Short exercise – Can you gather every line below that contains the string "hillside"? Case counts, so a line only qualifies if the capitalization matches.

Dataset entries –
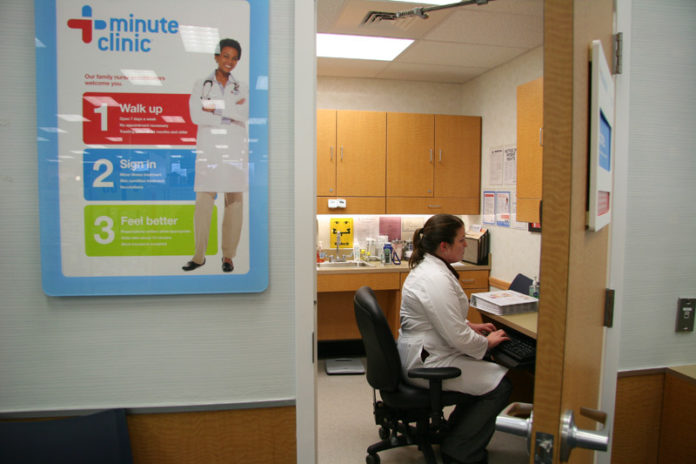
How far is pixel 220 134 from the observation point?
3.74ft

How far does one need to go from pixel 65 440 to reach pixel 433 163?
11.6ft

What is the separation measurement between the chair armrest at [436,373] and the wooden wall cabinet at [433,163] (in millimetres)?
2101

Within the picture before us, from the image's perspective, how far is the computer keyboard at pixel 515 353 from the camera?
2.05 m

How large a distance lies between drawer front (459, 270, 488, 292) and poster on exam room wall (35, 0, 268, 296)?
3055 millimetres

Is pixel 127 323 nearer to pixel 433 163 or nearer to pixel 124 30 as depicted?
pixel 124 30

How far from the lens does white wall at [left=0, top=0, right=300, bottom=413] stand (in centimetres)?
111

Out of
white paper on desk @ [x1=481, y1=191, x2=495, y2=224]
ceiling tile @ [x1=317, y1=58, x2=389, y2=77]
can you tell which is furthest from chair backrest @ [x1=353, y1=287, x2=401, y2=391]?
ceiling tile @ [x1=317, y1=58, x2=389, y2=77]

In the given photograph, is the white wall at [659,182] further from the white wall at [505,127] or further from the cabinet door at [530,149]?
the white wall at [505,127]

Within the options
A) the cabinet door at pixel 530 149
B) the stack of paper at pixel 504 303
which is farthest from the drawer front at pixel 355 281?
the cabinet door at pixel 530 149

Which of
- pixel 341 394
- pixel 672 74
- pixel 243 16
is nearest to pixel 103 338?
pixel 243 16

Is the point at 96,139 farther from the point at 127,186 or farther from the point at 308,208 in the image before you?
the point at 308,208

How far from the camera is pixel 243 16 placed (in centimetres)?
114

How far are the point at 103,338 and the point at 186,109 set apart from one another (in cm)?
68

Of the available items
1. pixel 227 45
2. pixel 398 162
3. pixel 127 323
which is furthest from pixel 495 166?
pixel 127 323
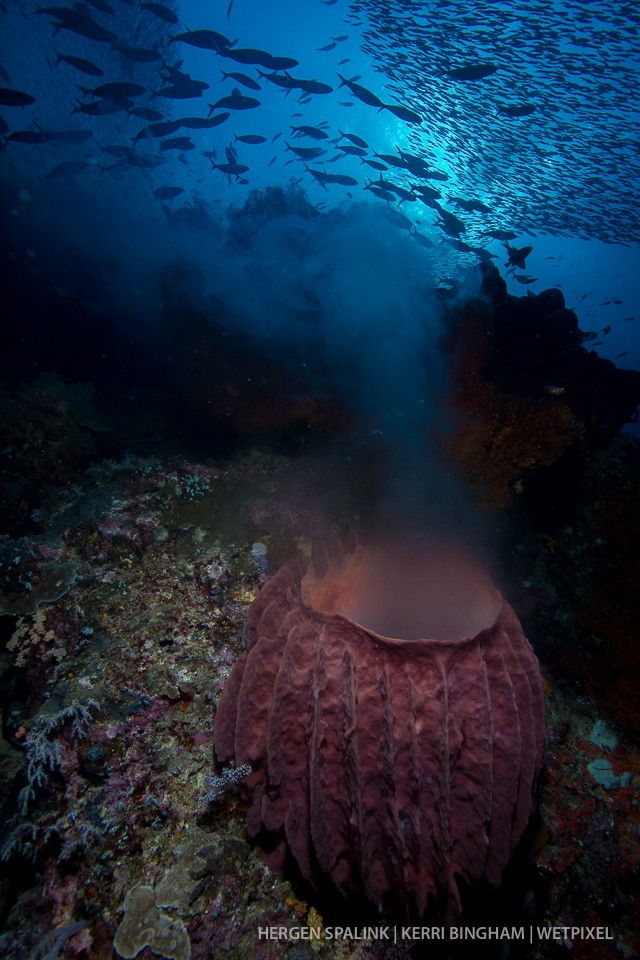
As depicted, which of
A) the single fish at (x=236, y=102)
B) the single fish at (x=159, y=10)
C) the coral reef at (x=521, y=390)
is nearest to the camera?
the coral reef at (x=521, y=390)

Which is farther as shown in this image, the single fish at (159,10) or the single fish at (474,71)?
the single fish at (474,71)

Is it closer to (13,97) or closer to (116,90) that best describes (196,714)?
(13,97)

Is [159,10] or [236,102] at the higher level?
[159,10]

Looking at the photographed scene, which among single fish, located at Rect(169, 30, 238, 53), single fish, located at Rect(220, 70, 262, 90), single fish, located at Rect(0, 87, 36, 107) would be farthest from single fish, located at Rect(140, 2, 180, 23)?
single fish, located at Rect(0, 87, 36, 107)

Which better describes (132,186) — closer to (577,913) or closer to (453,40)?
(453,40)

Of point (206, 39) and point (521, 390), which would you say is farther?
point (206, 39)

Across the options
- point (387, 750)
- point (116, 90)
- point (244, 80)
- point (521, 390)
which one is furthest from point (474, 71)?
point (387, 750)

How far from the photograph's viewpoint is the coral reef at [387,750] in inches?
81.2

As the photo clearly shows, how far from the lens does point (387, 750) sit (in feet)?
6.80

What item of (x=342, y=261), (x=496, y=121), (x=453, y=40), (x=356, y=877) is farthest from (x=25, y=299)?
(x=496, y=121)

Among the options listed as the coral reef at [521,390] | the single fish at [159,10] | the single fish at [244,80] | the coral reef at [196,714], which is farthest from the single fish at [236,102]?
the coral reef at [196,714]

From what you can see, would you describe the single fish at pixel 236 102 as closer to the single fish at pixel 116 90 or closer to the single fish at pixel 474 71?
the single fish at pixel 116 90

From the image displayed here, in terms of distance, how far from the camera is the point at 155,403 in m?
7.42

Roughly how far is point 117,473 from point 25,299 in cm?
614
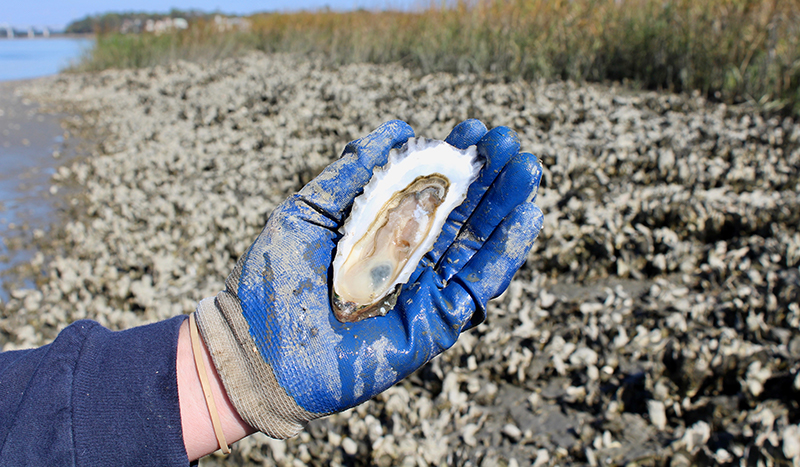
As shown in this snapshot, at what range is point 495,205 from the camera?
5.97 feet

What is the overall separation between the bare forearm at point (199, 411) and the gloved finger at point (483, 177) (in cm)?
73

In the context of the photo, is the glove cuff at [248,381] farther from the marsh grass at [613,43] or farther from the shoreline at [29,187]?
the marsh grass at [613,43]

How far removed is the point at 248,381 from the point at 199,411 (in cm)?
15

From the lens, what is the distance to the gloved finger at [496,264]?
5.39ft

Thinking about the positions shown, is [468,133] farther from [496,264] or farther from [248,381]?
[248,381]

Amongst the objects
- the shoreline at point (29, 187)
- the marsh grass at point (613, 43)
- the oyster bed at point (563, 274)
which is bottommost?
the shoreline at point (29, 187)

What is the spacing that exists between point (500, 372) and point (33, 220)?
4247 mm

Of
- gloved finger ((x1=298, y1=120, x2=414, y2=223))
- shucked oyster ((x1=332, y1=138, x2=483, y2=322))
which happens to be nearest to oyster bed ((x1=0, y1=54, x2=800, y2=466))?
shucked oyster ((x1=332, y1=138, x2=483, y2=322))

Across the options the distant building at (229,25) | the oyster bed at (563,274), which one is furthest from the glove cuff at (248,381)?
the distant building at (229,25)

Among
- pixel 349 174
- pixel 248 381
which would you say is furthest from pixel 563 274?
pixel 248 381

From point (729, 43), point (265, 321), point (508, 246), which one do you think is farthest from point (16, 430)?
point (729, 43)

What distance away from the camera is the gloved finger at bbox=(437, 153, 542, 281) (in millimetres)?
1758

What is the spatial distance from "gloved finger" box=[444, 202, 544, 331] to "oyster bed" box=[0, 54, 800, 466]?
0.82 metres

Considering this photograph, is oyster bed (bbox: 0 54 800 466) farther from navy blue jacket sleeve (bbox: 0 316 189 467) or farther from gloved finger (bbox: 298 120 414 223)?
gloved finger (bbox: 298 120 414 223)
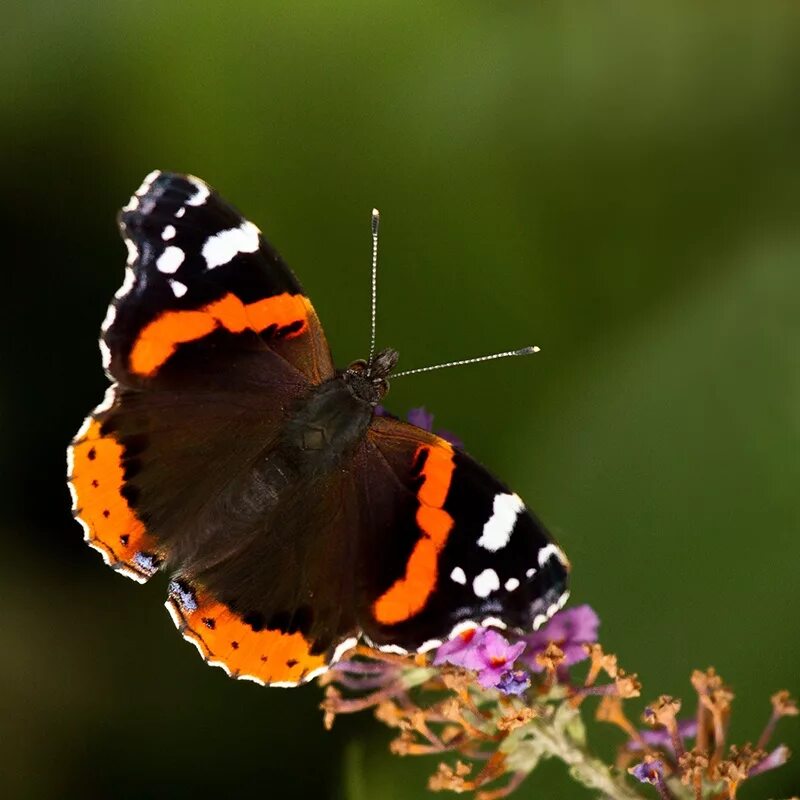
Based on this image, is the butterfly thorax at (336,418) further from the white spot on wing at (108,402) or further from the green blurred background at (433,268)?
the green blurred background at (433,268)

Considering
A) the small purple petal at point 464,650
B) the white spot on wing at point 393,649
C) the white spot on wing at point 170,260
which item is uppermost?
the white spot on wing at point 170,260

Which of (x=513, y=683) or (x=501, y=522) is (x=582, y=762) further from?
(x=501, y=522)

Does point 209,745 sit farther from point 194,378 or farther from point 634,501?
point 634,501

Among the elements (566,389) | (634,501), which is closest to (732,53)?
(566,389)

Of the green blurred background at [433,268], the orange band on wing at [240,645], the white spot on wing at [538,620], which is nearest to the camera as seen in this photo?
the white spot on wing at [538,620]

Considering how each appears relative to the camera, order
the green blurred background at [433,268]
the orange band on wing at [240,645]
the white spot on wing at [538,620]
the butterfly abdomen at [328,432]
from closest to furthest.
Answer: the white spot on wing at [538,620], the orange band on wing at [240,645], the butterfly abdomen at [328,432], the green blurred background at [433,268]

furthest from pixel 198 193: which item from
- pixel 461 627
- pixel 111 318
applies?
pixel 461 627

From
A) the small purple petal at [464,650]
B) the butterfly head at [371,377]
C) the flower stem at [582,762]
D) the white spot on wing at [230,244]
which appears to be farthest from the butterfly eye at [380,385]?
the flower stem at [582,762]
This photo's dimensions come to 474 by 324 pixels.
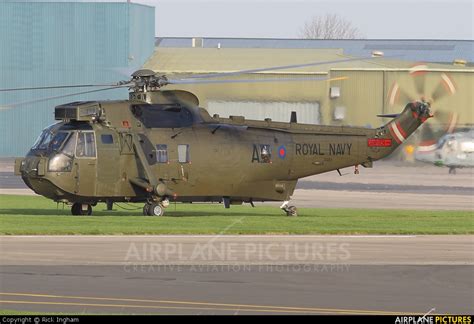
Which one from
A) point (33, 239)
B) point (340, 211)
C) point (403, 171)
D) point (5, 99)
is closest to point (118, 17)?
point (5, 99)

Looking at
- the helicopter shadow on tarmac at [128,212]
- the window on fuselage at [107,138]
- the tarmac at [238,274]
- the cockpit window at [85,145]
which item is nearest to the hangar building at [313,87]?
the helicopter shadow on tarmac at [128,212]

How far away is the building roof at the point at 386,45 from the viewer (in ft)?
324

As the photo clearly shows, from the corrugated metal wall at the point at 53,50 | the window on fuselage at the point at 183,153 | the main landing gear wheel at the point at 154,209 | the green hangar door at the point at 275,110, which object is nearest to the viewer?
the main landing gear wheel at the point at 154,209

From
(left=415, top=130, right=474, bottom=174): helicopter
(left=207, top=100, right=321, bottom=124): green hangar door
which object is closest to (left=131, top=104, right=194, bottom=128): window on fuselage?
(left=415, top=130, right=474, bottom=174): helicopter

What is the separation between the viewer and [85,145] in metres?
30.5

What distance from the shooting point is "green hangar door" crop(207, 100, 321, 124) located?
6719 cm

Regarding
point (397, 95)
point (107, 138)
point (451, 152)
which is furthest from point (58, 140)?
point (397, 95)

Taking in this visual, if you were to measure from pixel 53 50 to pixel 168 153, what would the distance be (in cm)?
4720

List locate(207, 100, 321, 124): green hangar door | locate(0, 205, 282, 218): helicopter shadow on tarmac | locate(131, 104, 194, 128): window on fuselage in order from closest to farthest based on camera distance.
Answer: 1. locate(131, 104, 194, 128): window on fuselage
2. locate(0, 205, 282, 218): helicopter shadow on tarmac
3. locate(207, 100, 321, 124): green hangar door

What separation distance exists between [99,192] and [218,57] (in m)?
46.4

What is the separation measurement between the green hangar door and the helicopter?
27.3 ft

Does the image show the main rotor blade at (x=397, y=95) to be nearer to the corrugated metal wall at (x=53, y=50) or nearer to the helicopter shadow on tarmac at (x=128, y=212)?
the corrugated metal wall at (x=53, y=50)

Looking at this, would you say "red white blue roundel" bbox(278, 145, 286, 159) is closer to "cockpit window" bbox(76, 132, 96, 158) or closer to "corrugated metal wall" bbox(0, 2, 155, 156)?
"cockpit window" bbox(76, 132, 96, 158)

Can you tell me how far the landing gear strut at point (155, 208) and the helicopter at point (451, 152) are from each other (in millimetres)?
32516
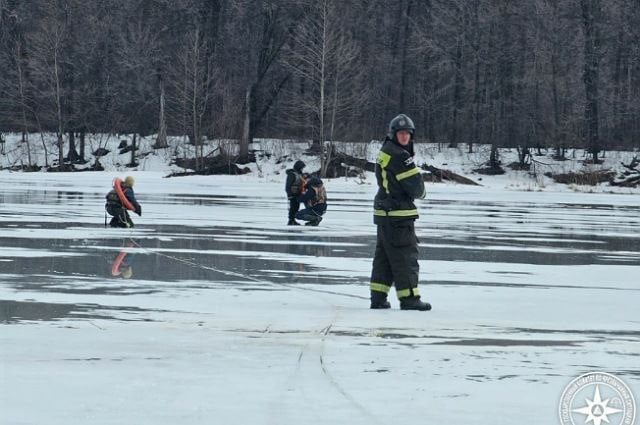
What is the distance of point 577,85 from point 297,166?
44.8 meters

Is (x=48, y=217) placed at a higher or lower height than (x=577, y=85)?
lower

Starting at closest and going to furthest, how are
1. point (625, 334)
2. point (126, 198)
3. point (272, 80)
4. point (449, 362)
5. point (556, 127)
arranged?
point (449, 362), point (625, 334), point (126, 198), point (556, 127), point (272, 80)

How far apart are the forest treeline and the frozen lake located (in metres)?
41.4

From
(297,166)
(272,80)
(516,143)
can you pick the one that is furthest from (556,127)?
(297,166)

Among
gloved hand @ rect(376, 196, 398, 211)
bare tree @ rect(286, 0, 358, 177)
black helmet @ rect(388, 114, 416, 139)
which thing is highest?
bare tree @ rect(286, 0, 358, 177)

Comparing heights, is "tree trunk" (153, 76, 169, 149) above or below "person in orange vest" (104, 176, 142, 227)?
above

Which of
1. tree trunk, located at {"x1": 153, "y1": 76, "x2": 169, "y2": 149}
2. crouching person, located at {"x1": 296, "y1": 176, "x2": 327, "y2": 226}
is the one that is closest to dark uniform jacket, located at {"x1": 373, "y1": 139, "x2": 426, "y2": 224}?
crouching person, located at {"x1": 296, "y1": 176, "x2": 327, "y2": 226}

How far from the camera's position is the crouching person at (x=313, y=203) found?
2377cm

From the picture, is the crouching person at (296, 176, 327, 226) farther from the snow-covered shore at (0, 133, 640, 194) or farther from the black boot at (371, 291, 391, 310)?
the snow-covered shore at (0, 133, 640, 194)

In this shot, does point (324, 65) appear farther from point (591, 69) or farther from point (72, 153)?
point (72, 153)

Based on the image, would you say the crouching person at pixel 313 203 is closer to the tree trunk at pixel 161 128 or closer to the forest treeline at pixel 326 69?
the forest treeline at pixel 326 69

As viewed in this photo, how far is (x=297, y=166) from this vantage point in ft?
80.1

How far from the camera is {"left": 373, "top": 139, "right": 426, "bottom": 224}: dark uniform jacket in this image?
1116 centimetres

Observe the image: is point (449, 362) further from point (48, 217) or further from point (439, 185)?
point (439, 185)
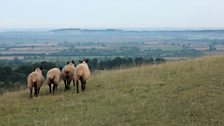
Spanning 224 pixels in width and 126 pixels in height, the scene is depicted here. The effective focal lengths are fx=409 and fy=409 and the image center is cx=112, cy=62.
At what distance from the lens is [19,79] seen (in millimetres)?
29984

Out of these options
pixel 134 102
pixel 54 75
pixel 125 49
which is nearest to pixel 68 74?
pixel 54 75

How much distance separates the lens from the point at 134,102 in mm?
15250

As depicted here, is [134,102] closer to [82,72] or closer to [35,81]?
[82,72]

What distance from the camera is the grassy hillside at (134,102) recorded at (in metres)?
12.8

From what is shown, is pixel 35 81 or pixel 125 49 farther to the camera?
pixel 125 49

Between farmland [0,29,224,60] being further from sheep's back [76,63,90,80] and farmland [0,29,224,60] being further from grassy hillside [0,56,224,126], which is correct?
sheep's back [76,63,90,80]

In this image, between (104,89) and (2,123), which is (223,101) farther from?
(2,123)

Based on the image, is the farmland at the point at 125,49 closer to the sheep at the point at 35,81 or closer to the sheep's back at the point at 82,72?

Task output –
What distance from the camera is the grassy hillside at (134,102) recorded at (in metres)?
Between farmland [0,29,224,60] being further from sheep's back [76,63,90,80] and farmland [0,29,224,60] being further from grassy hillside [0,56,224,126], which is correct?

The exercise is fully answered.